[WORK INSTRUCTION]
In full and without change, transcribe the records below.
[Start of Attachment]
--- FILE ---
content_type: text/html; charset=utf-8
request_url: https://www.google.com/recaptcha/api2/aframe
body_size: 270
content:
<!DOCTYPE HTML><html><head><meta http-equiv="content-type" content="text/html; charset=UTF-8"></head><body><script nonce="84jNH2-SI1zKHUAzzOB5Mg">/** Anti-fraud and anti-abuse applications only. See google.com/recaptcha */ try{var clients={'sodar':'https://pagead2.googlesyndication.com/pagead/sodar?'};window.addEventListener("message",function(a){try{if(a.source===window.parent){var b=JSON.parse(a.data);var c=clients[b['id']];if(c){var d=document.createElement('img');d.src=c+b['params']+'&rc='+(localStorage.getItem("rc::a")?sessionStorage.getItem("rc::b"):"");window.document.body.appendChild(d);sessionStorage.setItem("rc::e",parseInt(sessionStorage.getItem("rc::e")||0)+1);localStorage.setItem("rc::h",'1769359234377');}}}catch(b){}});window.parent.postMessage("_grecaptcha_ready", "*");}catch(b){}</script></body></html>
[End of Attachment]
[RESULT FOR THIS EXERCISE]
--- FILE ---
content_type: text/html; charset=utf-8
request_url: https://www.google.com/recaptcha/api2/aframe
body_size: 270
content:
<!DOCTYPE HTML><html><head><meta http-equiv="content-type" content="text/html; charset=UTF-8"></head><body><script nonce="84jNH2-SI1zKHUAzzOB5Mg">/** Anti-fraud and anti-abuse applications only. See google.com/recaptcha */ try{var clients={'sodar':'https://pagead2.googlesyndication.com/pagead/sodar?'};window.addEventListener("message",function(a){try{if(a.source===window.parent){var b=JSON.parse(a.data);var c=clients[b['id']];if(c){var d=document.createElement('img');d.src=c+b['params']+'&rc='+(localStorage.getItem("rc::a")?sessionStorage.getItem("rc::b"):"");window.document.body.appendChild(d);sessionStorage.setItem("rc::e",parseInt(sessionStorage.getItem("rc::e")||0)+1);localStorage.setItem("rc::h",'1769359234377');}}}catch(b){}});window.parent.postMessage("_grecaptcha_ready", "*");}catch(b){}</script></body></html>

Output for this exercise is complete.